Отвернулся, чтобы не видеть тихой улыбки, вышел на улицу и прислушался. Деревня спала – был самый сладкий час раннего утра. Никто от грохота, прокатившегося по крышам, не проснулся – не такой грохот нужен, чтобы проснуться. Да и не было никакого грохота – поблазнилось. «Не страшно. Не страшно». Присел на крыльцо и долго сидел, глядя на полыхающую зарю и на выползающее из нее солнце. И неожиданно вздрогнул – на него кто-то смотрел, пронизывал взглядом, как пулей, навылет. Закрутил головой, испуганно оглядываясь. Нет, вокруг никого не было. Пусто, не единой души. И тишина в деревне. А взгляд пронизывал, словно душу выворачивал наизнанку и подставлял ее нутро под солнце…
С трудом разодрал Степан опухшие, обгорелые веки, повел по сторонам мутными, красными глазами, в которых качался едкий туман. Черная тишина, черное небо над головой, и по черной, плоской земле текла черная поземка из пепла и сажи. Он поднялся. Ноги дрожали и подсекались в коленях. Пепел и сажа струились, обтекая босые ступни, царапали кожу. Он брел голый, открытый плоской пустыне и полностью беззащитный перед ней, никуда не сворачивая, и через каждые три-четыре шага отхаркивался, разрывая грудь, темными, липкими сгустками то ли слюны, то ли крови. Земля была еще горячей, подошвы жгло. Степан волочил сбитые, обожженные ноги по тому месту, где еще недавно на его глазах зеленел луг.
Чем дальше убредал, тем быстрее съеживалось пространство, справа, слева и сверху.
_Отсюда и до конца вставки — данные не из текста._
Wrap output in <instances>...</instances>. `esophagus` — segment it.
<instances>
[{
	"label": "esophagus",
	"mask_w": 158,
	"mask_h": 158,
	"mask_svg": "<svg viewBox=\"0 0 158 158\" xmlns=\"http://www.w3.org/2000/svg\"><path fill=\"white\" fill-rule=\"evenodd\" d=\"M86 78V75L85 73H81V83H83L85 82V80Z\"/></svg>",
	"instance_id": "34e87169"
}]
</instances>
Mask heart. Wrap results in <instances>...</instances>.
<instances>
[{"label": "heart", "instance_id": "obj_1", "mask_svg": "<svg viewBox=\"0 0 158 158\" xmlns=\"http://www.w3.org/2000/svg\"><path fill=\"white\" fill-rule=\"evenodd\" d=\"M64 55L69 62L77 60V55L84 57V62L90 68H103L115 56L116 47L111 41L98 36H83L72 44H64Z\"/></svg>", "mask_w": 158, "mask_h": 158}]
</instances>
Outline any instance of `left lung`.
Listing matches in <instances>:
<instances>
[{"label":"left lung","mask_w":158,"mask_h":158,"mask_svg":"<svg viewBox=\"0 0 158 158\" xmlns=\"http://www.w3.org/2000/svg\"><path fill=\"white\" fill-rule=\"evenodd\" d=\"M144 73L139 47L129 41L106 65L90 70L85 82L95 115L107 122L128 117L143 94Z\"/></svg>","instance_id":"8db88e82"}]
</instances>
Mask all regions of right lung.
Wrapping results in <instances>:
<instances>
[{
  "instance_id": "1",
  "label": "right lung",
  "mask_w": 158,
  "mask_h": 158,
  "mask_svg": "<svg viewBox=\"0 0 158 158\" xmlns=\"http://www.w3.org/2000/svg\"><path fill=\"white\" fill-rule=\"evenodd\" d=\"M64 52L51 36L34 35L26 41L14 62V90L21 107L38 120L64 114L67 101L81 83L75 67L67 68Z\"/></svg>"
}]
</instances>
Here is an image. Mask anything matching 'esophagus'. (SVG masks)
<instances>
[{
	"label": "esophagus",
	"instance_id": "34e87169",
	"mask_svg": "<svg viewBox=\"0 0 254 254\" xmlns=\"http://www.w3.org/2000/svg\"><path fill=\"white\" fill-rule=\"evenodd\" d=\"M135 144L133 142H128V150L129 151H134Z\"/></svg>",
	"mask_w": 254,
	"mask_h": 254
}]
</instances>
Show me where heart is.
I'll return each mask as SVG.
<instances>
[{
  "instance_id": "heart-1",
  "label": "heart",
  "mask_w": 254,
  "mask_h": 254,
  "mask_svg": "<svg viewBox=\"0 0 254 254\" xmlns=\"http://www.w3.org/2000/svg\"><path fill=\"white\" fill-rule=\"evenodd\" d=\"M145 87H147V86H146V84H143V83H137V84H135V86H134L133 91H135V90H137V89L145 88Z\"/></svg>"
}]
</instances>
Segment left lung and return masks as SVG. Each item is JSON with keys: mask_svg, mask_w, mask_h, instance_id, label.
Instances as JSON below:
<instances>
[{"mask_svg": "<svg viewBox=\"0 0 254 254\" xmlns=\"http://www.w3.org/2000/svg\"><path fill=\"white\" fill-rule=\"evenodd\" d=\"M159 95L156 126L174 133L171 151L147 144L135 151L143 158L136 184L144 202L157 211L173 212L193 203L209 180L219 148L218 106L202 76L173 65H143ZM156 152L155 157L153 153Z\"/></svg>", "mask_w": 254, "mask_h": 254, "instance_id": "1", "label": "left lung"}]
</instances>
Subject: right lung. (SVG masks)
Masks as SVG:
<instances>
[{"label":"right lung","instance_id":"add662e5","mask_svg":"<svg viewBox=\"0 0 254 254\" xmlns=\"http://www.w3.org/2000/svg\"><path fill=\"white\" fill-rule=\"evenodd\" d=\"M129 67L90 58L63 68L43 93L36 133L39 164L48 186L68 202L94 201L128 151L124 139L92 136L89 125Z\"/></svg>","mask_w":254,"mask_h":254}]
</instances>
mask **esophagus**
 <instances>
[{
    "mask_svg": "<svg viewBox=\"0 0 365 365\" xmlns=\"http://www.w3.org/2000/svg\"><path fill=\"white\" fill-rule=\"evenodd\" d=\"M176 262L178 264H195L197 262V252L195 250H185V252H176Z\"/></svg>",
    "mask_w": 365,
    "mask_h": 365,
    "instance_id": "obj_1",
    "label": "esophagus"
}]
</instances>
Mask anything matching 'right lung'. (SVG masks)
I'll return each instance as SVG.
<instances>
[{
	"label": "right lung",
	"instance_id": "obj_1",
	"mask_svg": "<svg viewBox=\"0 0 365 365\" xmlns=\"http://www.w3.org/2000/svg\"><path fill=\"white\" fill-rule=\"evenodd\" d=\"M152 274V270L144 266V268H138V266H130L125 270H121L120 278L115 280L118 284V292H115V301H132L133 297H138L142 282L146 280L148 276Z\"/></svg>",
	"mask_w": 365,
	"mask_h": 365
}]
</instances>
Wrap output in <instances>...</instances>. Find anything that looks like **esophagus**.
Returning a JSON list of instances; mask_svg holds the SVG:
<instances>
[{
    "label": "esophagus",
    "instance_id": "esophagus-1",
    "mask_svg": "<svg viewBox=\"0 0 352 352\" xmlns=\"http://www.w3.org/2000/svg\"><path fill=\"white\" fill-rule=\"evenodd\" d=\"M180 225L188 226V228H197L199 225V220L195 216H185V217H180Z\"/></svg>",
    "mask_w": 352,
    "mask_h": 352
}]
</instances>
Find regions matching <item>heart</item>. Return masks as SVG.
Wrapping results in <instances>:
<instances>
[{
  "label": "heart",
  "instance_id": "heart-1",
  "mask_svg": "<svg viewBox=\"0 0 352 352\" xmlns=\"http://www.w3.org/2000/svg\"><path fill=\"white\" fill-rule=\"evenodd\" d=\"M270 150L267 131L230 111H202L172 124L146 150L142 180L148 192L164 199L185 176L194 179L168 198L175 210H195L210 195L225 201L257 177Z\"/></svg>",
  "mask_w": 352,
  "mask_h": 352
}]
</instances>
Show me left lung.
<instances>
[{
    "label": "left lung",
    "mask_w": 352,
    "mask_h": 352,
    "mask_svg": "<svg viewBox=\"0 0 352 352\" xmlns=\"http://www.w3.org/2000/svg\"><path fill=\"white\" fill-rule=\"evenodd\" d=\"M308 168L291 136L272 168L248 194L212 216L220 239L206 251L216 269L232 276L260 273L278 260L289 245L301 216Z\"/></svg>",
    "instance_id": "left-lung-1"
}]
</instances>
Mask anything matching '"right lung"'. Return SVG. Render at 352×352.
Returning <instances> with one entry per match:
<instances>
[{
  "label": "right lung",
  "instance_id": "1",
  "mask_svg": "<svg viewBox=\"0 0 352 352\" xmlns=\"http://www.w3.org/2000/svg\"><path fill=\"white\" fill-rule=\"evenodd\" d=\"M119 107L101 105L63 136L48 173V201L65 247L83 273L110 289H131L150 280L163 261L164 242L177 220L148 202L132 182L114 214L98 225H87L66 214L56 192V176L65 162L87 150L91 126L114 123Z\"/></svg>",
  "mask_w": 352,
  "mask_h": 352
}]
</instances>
Плотнее подступала темнота, густела, смыкаясь с выгоревшей землей, и Степан поначалу даже не заметил, как пошел по круглому, безмолвному тоннелю, а когда заметил и попытался оглянуться, не смог повернуть голову – жесткая, непонятная сила властно держала его, даже руку не позволяла отвести назад и толкала вперед, дальше и дальше по длинному тоннелю, прямому, как шило. Смыкаясь все теснее, тоннель скоро должен был сойти на тонкое острие и закончиться. Там, на конце острия, со Степаном что-то в последний раз и навсегда случится. Он понимал – случится, и хромал на ослабевших ногах, готовый к этому. Но тяжесть не отпускала. Избавиться от нее, стряхнуть ее было невозможно, оставалось только одно – тащить, как намертво заклепанные кандалы. «Скорей бы», – торопил Степан, хотя знал прекрасно, что от тяжести этой его не избавит никто и ничто.